Overview#
Semantic Split C-RADIO is a Computer Vision (CV) NIM designed to process one or more videos and extract scenes of interest, providing semantically distinct data that can be leveraged to train video models.
The Semantic Split C-RADIO NIM provides gpu-accelerated capabilities to detect scene transitions and filter out still and duplicate scenes. It can decode various input formats and re-encode them into an homogeneous format.
The Semantic Split C-RADIO NIM follows the algorithmic design from the Panda-70M paper. It leverages the following:
PyNvVideoCodec for accelerated decoding and encoding capabilities and CV-CUDA for video pre-processing
A gpu-accelerated version of PySceneDetect for initial detection of scenes (splitting)
The commercial RADIO model for semantic understanding (frame embeddings), to perform scene stitching and filtering (filtering of scene transitions, still and redundant scenes)
FFMPEG to read the video metadata, perform audio muxing and file splitting (no decoding/encoding)
Advantages of NIMs#
NIMs offer a simple and easy-to-deploy route for self-hosted AI applications. Two major advantages that NIMs offer for system administrators and developers are the following:
Increased productivity — NIMs allow developers to build generative AI applications quickly, in minutes rather than weeks, by providing a standardized way to add AI capabilities to their applications.
Simplified deployment — NIMs provide containers that can be easily deployed on various platforms, including clouds, data centers, or workstations, making it convenient for developers to test, deploy and scale their applications.
This NIM provides a fast, efficient set of methods behind a consistent API for processing large volumes of video data into semantically distinct video clips that can be leveraged to train video models.
Limitations of Early Access Release#
The following are the limitations of this Early Access release:
Limited to only certain hardware
Only tested on hardware that has NvDecoder and NvEncoder. Current configuration is optimized for L40s and L20.
Limited output format support
Only H.264 MP4 is supported. The resolution must be the same as the input.
Limited input format support
See Supported Formats.
Limited in reporting current progress
Only one call to the video splitting end-point is possible at a time.
All requests are synchronous blocking requests.
No partial or streaming responses are returned.

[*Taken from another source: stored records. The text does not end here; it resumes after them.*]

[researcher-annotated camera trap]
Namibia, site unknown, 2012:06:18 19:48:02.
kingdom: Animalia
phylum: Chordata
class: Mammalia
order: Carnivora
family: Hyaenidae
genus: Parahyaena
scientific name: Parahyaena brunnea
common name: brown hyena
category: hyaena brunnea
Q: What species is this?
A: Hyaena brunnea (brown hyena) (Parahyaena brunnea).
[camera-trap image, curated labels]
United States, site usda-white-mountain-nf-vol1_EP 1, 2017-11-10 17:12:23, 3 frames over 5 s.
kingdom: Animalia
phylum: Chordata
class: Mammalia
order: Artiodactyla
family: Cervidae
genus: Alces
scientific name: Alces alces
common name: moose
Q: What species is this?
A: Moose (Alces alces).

The client must wait until the full request is processed.
Limited load balancing
For optimal performance and HW utilization each video split request should meet the following guidelines:
Input Paths should be a multiple of 6, with recommended sizes of [36,42,..,126]
Videos should be of roughly the same overall length.

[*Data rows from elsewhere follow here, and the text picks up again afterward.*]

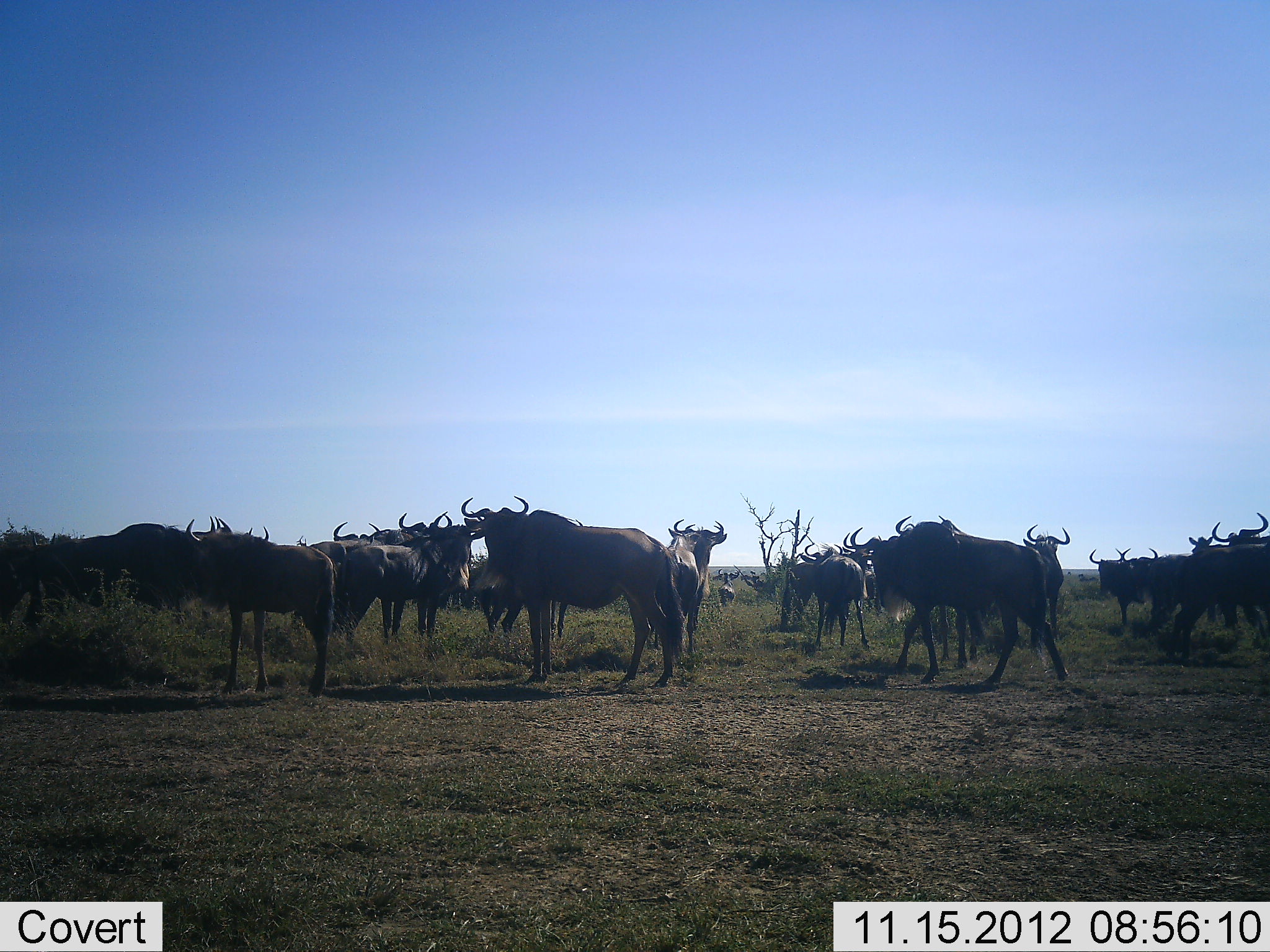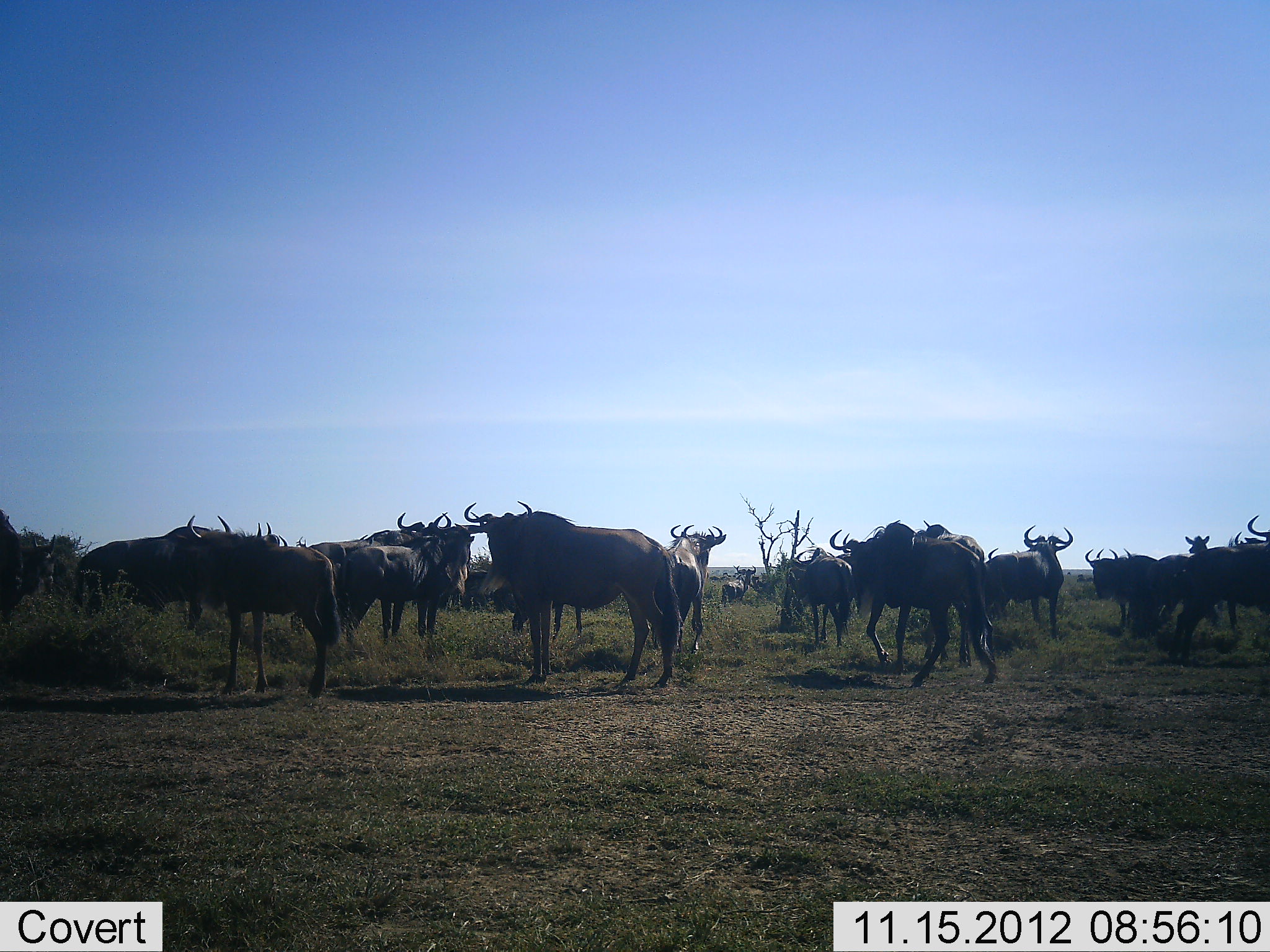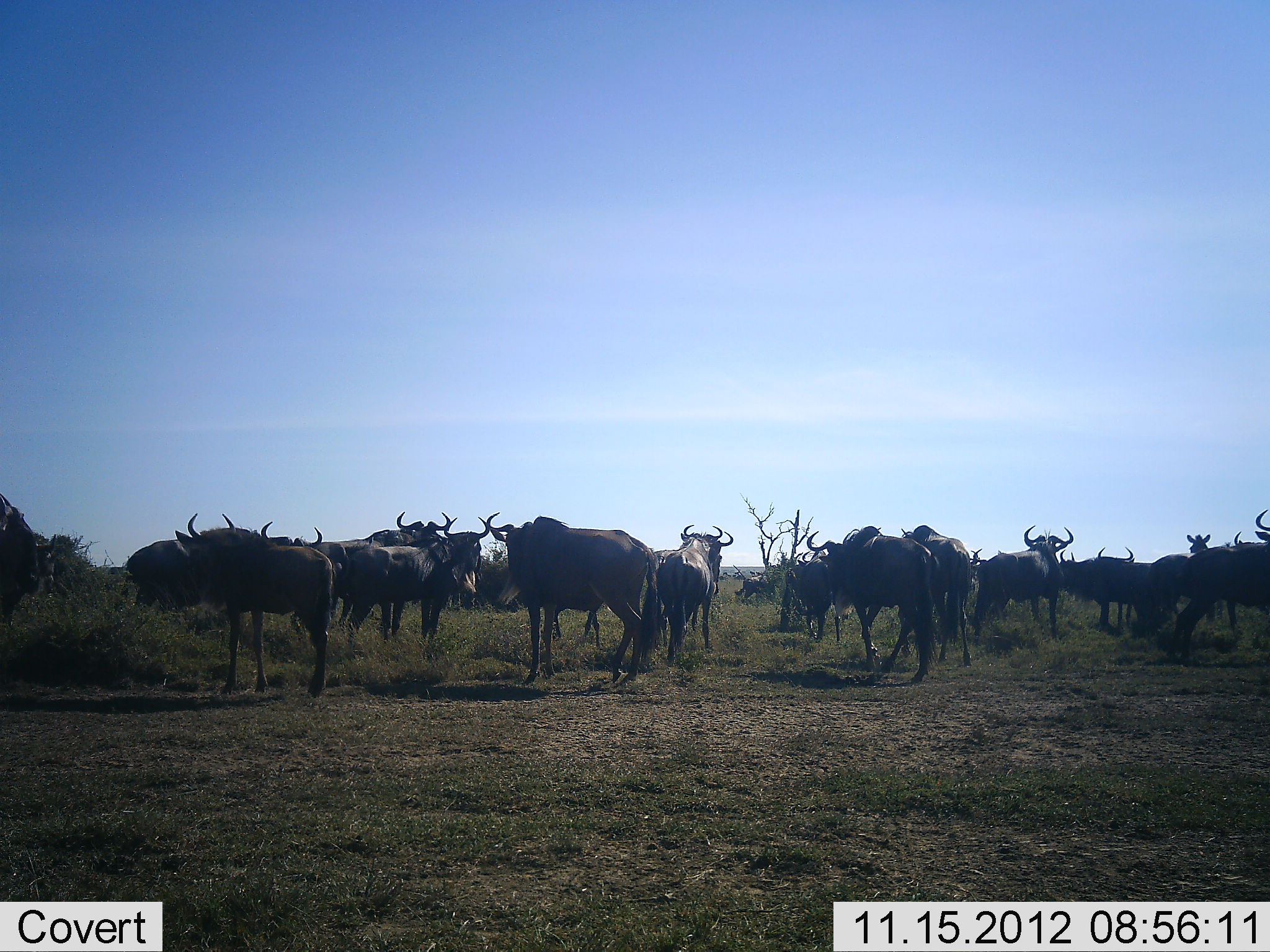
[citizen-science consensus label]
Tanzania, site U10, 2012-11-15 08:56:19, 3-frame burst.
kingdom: Animalia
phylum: Chordata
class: Mammalia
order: Artiodactyla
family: Bovidae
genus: Connochaetes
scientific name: Connochaetes taurinus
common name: blue wildebeest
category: wildebeest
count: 11-50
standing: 90%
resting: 0%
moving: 70%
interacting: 0%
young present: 0%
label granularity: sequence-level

Requests that do not conform to the above guidelines should be performed correctly provided all other requirements are met but may deliver sub-optimal performance.

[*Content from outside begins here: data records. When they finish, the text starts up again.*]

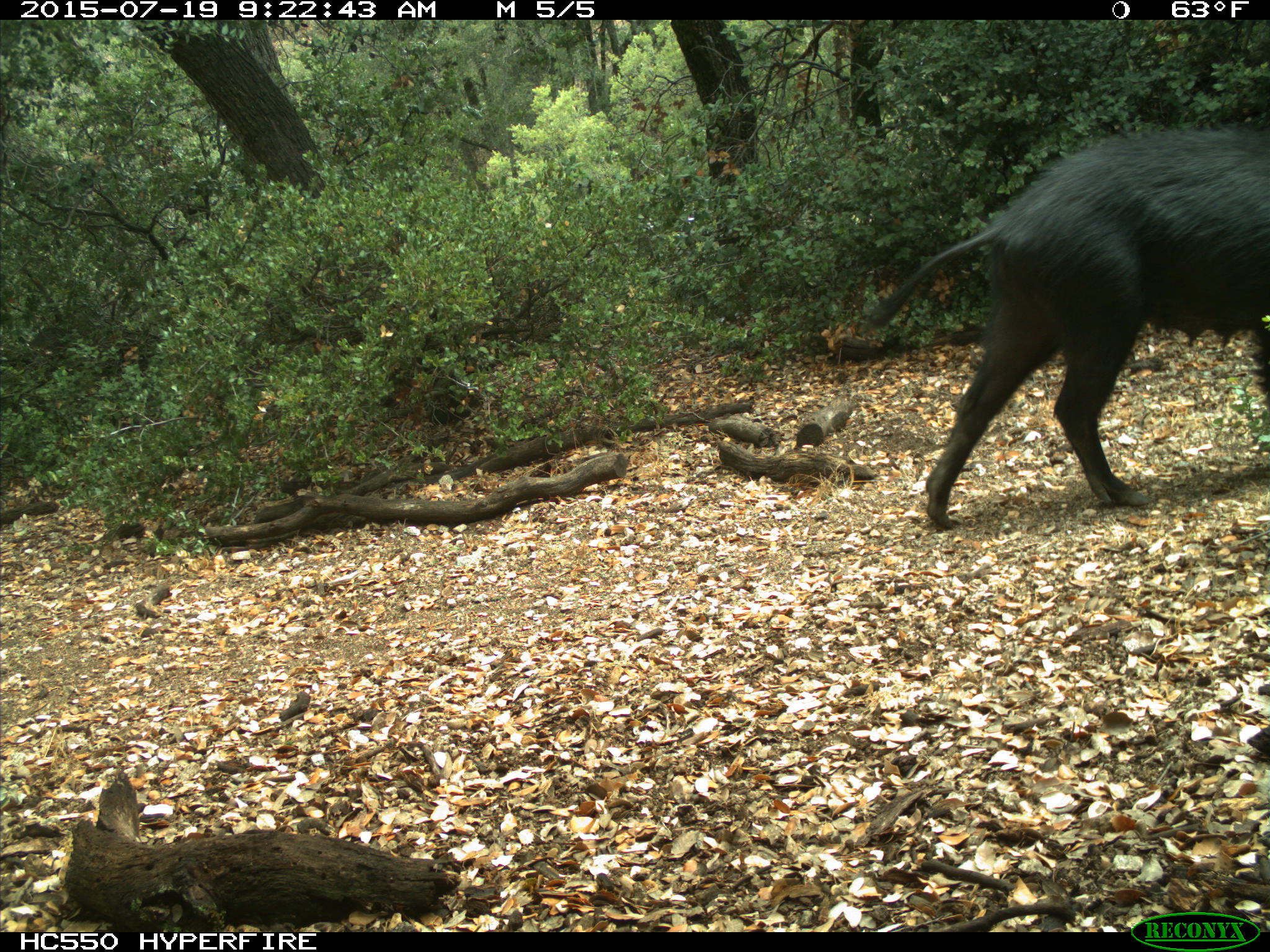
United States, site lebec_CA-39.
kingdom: Animalia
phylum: Chordata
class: Mammalia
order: Artiodactyla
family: Suidae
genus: Sus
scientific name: Sus scrofa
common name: wild boar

No support for videos with a Variable Frame Rate(VFR)
Videos with VFR produce undefined behavior.
ffmpeg can be used to check if a video has a variable frame rate
Refer to section Troubleshooting for instructions to check if a video has VFR.
Not optimized for long form video processing
Early access release has been optimized for processing short form videos of length less than 30 mintues.
Long form videos of length greater than 30 minutes may deliver sub-optimal performance.